What to work on - Show every line below where "herufi" appears.

*** Opening of Working data ***

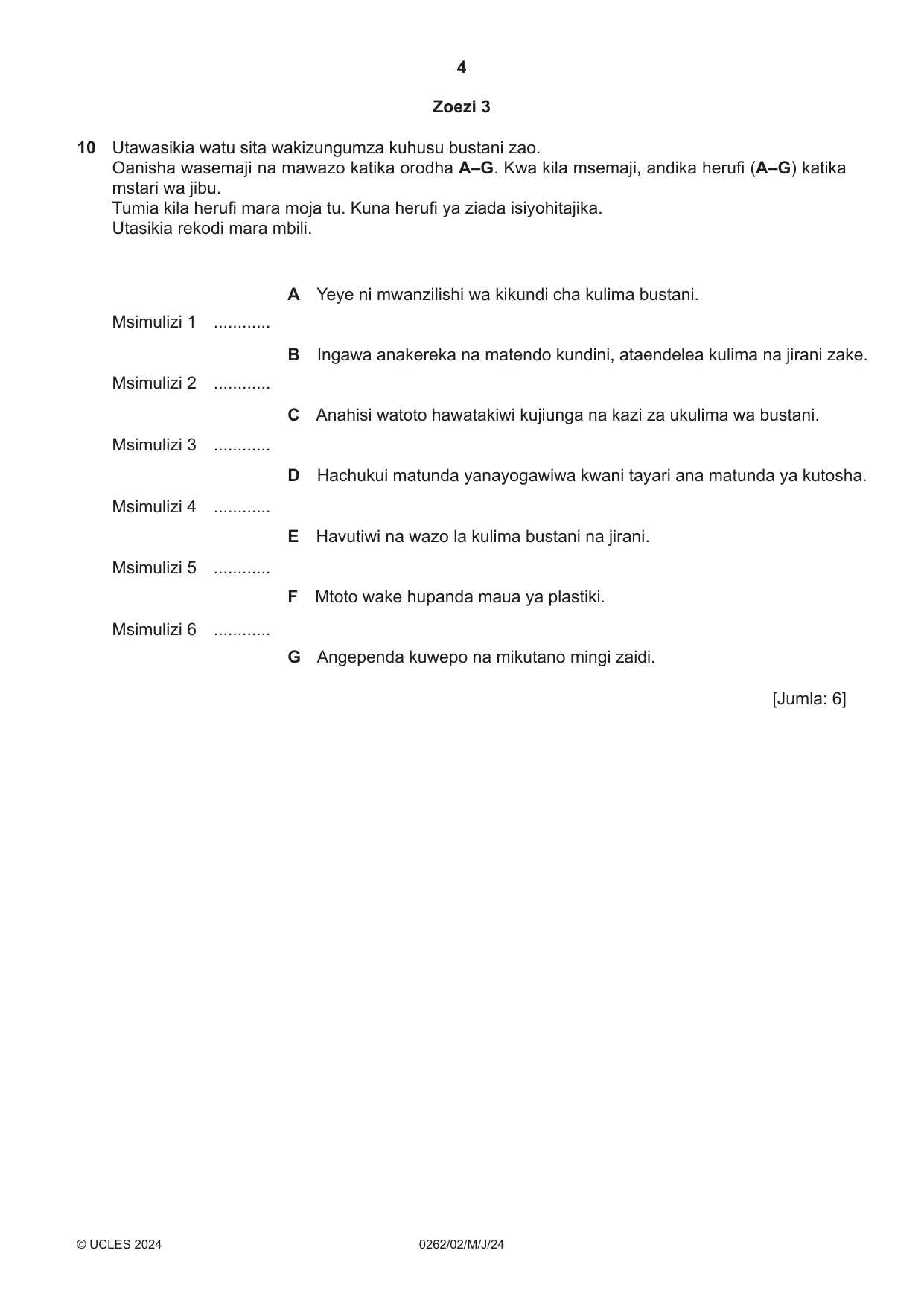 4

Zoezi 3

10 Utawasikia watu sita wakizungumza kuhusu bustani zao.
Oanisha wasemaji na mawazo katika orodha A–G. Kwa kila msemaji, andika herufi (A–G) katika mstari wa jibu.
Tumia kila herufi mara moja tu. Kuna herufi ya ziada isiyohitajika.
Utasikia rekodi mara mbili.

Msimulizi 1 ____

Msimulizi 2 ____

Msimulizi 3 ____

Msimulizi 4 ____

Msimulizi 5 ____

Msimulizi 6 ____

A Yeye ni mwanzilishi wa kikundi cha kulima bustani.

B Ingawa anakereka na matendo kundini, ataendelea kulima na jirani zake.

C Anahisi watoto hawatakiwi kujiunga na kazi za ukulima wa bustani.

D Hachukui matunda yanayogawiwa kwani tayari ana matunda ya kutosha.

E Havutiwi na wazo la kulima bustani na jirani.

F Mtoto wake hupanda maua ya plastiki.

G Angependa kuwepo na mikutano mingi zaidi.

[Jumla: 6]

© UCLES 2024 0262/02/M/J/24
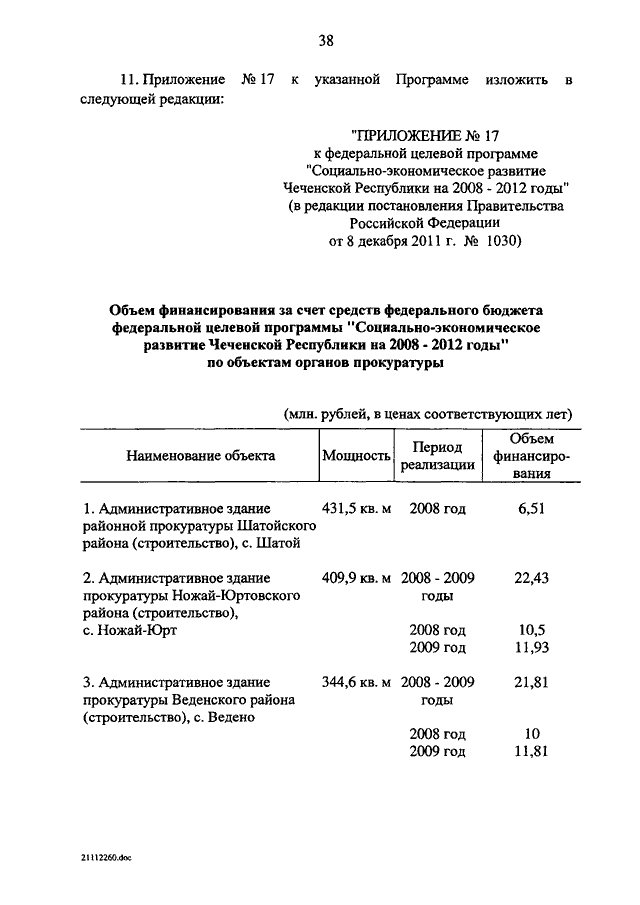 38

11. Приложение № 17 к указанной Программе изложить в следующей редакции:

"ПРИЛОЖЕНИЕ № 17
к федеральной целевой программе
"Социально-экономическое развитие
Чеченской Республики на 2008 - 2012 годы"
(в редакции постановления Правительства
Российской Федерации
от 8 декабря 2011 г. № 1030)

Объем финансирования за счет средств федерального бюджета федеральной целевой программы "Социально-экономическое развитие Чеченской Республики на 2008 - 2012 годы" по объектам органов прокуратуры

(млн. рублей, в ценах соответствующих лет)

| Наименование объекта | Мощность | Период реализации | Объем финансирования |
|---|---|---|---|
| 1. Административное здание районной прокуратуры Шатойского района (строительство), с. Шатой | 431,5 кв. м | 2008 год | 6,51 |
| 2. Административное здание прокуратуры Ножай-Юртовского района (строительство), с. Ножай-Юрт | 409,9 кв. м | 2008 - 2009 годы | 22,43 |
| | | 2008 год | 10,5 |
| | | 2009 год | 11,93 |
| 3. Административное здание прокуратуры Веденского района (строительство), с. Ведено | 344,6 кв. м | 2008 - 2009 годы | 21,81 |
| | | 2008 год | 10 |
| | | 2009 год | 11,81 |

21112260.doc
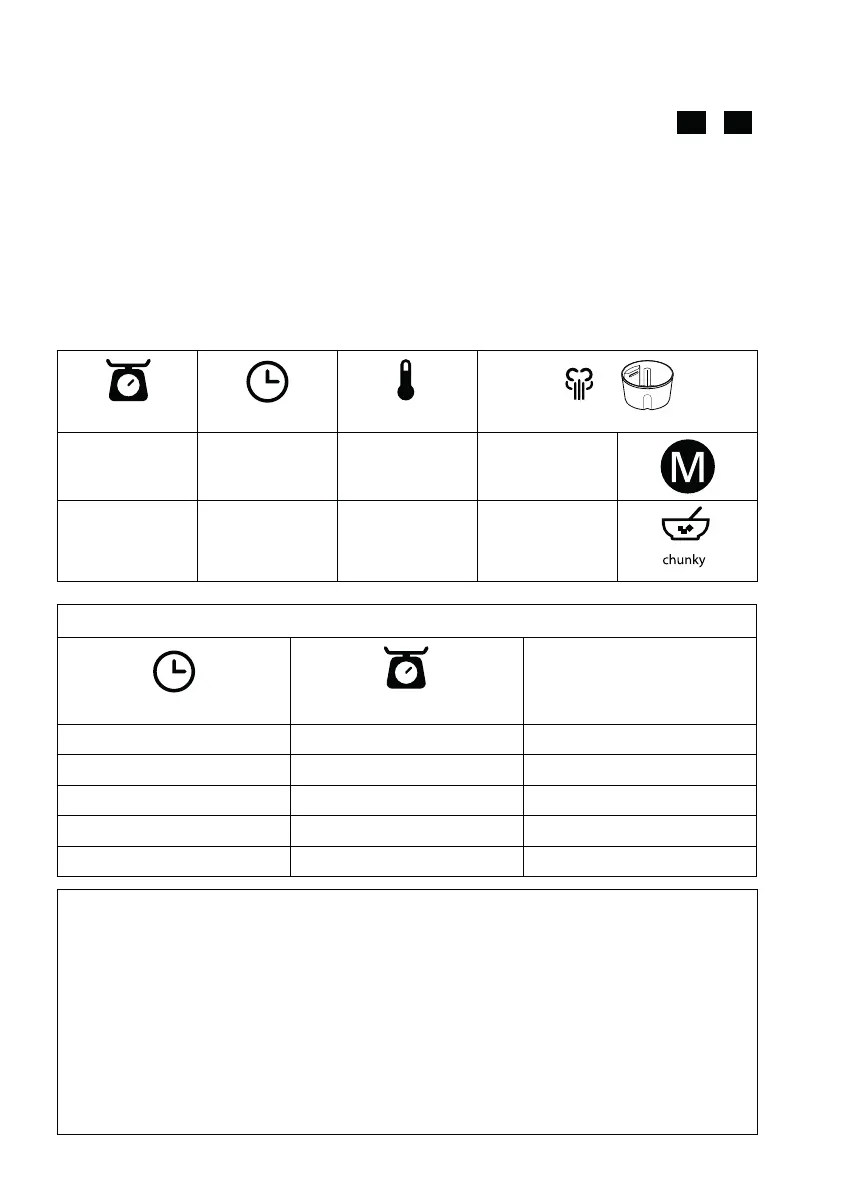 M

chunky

*** Close of Working data ***
*** Opening of Working data ***

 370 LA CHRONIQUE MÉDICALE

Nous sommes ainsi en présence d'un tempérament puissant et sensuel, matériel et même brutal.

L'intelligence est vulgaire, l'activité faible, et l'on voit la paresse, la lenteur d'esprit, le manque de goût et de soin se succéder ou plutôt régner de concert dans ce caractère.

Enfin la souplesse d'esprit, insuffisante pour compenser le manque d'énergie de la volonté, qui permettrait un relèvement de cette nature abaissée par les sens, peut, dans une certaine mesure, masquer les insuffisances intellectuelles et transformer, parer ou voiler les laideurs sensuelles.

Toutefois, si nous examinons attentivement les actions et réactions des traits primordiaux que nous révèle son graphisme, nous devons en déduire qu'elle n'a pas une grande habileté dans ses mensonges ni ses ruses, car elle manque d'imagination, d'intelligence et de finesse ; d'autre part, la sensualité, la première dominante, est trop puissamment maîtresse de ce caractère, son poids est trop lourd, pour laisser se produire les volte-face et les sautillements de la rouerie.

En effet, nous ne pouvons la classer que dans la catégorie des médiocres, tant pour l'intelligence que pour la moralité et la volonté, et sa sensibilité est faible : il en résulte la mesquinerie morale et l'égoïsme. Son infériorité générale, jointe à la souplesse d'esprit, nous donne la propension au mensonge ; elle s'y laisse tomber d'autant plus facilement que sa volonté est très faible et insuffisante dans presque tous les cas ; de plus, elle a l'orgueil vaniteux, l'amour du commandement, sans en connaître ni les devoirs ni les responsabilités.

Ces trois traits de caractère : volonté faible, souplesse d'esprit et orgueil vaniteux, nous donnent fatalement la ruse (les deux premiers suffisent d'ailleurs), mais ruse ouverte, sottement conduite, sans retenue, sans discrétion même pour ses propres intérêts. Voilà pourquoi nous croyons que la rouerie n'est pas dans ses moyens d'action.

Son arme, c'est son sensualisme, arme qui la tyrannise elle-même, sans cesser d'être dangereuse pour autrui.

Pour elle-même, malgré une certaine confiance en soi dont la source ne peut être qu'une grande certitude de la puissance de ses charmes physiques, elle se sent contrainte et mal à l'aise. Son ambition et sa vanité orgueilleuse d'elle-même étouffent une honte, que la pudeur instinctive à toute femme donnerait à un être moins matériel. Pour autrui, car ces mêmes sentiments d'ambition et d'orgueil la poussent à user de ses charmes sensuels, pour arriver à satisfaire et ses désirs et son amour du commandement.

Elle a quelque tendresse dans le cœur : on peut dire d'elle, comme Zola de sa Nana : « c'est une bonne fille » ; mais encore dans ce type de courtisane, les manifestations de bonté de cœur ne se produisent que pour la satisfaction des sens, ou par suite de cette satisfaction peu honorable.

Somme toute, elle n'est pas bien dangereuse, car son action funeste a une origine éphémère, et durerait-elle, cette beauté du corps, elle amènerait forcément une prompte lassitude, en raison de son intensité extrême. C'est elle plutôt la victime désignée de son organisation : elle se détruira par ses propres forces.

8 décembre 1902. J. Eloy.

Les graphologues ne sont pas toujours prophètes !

*** Close of Working data ***

Task answer -
Oanisha wasemaji na mawazo katika orodha A–G. Kwa kila msemaji, andika herufi (A–G) katika mstari wa jibu.
Tumia kila herufi mara moja tu. Kuna herufi ya ziada isiyohitajika.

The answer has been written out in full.